By the way, I know my demographic, I knwo you all wanted Die Hard as number one, but I just couldn’t do it. To me, the Christmas movie is all about the sappy/happy ending and what could be better than David Suzuki acknowledging that oil has made life wonderful?

 

Prices as at December 8, 2017 (December 1, 2017)
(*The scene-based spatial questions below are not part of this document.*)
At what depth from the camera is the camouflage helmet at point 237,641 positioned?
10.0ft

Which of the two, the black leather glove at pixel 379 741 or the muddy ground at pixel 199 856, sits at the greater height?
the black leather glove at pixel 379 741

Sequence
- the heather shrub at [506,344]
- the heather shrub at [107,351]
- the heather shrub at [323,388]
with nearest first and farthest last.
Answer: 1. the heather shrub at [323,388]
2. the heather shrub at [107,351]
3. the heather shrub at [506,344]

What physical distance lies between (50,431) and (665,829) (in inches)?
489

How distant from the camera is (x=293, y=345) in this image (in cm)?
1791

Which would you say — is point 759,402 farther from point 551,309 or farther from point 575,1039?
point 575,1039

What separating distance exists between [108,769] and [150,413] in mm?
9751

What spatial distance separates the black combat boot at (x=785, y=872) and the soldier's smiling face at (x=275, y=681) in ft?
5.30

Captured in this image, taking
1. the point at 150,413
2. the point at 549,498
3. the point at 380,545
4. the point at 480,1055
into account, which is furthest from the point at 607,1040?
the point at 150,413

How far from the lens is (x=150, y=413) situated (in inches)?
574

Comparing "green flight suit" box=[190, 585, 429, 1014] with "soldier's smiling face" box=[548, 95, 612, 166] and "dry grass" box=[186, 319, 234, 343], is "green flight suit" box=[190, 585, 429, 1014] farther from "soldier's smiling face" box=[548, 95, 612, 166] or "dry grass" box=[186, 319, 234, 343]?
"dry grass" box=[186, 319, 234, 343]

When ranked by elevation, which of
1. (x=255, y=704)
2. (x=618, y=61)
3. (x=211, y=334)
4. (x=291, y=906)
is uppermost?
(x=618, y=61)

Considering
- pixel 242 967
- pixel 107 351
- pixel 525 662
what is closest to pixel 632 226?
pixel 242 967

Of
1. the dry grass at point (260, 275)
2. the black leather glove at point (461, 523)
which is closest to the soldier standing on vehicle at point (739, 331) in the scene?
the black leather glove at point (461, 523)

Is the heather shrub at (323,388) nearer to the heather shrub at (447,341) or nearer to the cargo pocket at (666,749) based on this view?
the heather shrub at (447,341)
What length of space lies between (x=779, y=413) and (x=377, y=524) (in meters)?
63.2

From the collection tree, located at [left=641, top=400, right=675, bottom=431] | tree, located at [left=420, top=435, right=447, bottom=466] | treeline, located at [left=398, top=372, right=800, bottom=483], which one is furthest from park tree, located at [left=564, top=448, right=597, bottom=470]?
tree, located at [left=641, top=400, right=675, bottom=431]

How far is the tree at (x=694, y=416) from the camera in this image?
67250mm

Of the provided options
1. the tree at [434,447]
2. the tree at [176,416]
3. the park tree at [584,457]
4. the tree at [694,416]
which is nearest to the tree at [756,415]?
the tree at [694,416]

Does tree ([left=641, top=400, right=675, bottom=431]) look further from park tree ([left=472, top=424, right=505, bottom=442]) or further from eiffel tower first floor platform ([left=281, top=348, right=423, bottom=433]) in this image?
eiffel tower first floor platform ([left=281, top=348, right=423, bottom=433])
  • The price of oil fell during the week on as investors got all wound up about shale and increased fuel stocks but rallied at the end of the week on Chinese demand
    • Storage posted big decrease
    • Production was up marginally
    • The rig count in the US was up by a rounding error
  • Natural gas cratered during the week – primarily on weather – c’mon gas, I wrote about you!

 

  • WTI Crude: $57.34 ($58.45)
  • Nymex Gas: $2.776 ($3.079)
  • US/Canadian Dollar: $0.7772 ($ 0.7882)

Highlights

  • As at December 1, 2017, US crude oil supplies were at 448.1 million barrels, a decrease of 5.6 million barrels from the previous week and 37.7 million barrels below last year.
    • The number of days oil supply in storage was 26.5 behind last year’s 29.8.
    • Production was up for the week by 25,000 barrels a day at 9.707 million barrels per day. Production last year at the same time was 8.697 million barrels per day. The change in production this week came from an increase in Alaska deliveries and a rise in Lower 48 production.
    • Imports fell from 7.379 million barrels a day to 7.202 compared to 8.303 million barrels per day last year.
    • Exports from the US fell to 1.358 million barrels a day from 1.412 and 0.499 a year ago
    • Canadian exports to the US were 2.870 million barrels a day, down from 2.917
    • Refinery inputs were up during the week at 17.195 million barrels a day
  • As at December 1, 2017, US natural gas in storage was 3.695 billion cubic feet (Bcf), which is 1% lower than the 5-year average and about 7% less than last year’s level, following an implied net injection of 2 Bcf during the report week.
    • Overall U.S. natural gas consumption was up 8% during the week, influenced by increases across all sectors
    • Production for the week was down 1%. Imports from Canada were up 4% compared to the week before. Exports to Mexico were down 7%.
    • LNG exports totalled 14.0 Bcf.
  • As of December 5 the Canadian rig count was 205 – 152 Alberta, 23 BC, 27 Saskatchewan, 3 Manitoba. Rig count for the same period last year was about 165.
  • US Onshore Oil rig count at December 8 was at 751, 2 up from the week prior.
    • Peak rig count was October 10, 2014 at 1,609
  • Natural gas rigs drilling in the United States was unchanged at 180.
    • Peak rig count before the downturn was November 11, 2014 at 356 (note the actual peak gas rig count was 1,606 on August 29, 2008)
  • Offshore rig count was flat at 20
    • Offshore rig count at January 1, 2015 was 55
  • US split of Oil vs Gas rigs is 80%/20%, in Canada the split is 56%/44%

Drillbits

  • NEB tells TransMountain to get on with it. Or, put another way, the NEB finally exercised its constitutional authority to allow Kinder Morgan to begin construction in Burnaby notwithstanding the permitting delays
  • The government of Alberta announced clarifications and updates to its emissions rules including a $1.4 billion fund to incentivize carbon emissions reductions and new rules that could caost alrge emitters up to $1.2 billion a year going forward.
  • A bunch of US majors have announced capex plans which involve a significant investment in tight oil – these include Chevron (+50%), Shell (+25%) and Conoco (+50%)
  • Trump Watch: The Trump tax plan was passed by the Senate and now will get reconciled with the House version – maybe. At some point people will read it. Oh yeah… Jerusalem. Oof.